Tout comme l'opposition principale, nous voyons que les nerfs du gouvernement sont tendus et que les esprits sont échauffés...
Comme vous le savez, en raison du grand intérêt suscité par notre candidat à la mairie métropolitaine d'Ordu, M. Enver Yılmaz, la psychologie de nos amis est assez perturbée. Eh bien, qu'ils ne nous en veuillent pas, nous continuerons à les perturber.
Mais à cette occasion, je voudrais me corriger et rappeler une chose :
En réalité, c'est parce que la nation existe que tu existes ; s'il n'y a pas la nation, tu n'existes pas non plus, Monsieur Erdoğan ! Par conséquent, en ton absence, ni Ordu ni mes frères d'Ordu, soyez-en sûrs, ne perdront rien !
CRITIQUE D'ERDOĞAN SUR SISI
Vous savez, la semaine dernière, Monsieur Erdoğan s'est rendu en Égypte, exactement 12 ans plus tard.
Il a rencontré le président égyptien Sisi. Ils ont couronné par une rencontre chaleureuse la profonde complicité qu'ils avaient eue au Qatar lors de la Coupe du monde 2022. Que dire ? Que Dieu augmente leur affection.

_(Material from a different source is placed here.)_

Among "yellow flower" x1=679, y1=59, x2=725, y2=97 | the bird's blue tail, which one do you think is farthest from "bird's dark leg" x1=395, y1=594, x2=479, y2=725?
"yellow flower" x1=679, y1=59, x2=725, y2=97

En tant qu'İYİ Parti, nous ne pouvons qu'être satisfaits de l'amélioration de nos relations avec l'Égypte, conformément aux intérêts de la République de Turquie.
Mais nous devons aussi poser certaines questions : si ces relations devaient s'améliorer d'elles-mêmes sans rien faire, pourquoi notre pays a-t-il perdu 11 ans ? Si le « meurtrier Sisi » devait devenir « mon frère Sisi », pourquoi notre main a-t-elle été affaiblie en Méditerranée orientale ? Pourquoi a-t-on ouvert la voie à l'accord entre l'Égypte et la Grèce ? Si les Frères musulmans devaient être mis de côté et que la Rabia devait être oubliée si facilement, pourquoi nos intérêts dans la « Patrie Bleue » (Mavi Vatan) ont-ils été mis en danger ? En fait, les réponses à ces questions sont connues de tous...
Notre pays a subi tout ce préjudice à cause des choix personnels et des relations amicales de Monsieur Erdoğan, c'est-à-dire parce que son bon plaisir l'a voulu ainsi. C'est aussi simple que cela.
En tant qu'İYİ Parti, contrairement aux flagorneurs du gouvernement, nous voyons clairement que cette mesure n'est pas un coup de maître aux échecs ou une partie d'un plan stratégique, mais une nécessité imposée au gouvernement par les conditions réelles.
C'est pourquoi nous continuerons à suivre le processus de près. Sans permettre cette fois les erreurs graves dont nous avons été témoins par le passé en politique étrangère, nous continuerons à exprimer nos contributions et nos suggestions pour que nos relations avec l'Égypte se normalisent de manière saine, durable et fondée sur des avantages mutuels, conformément aux intérêts communs des deux pays qui partagent une histoire commune.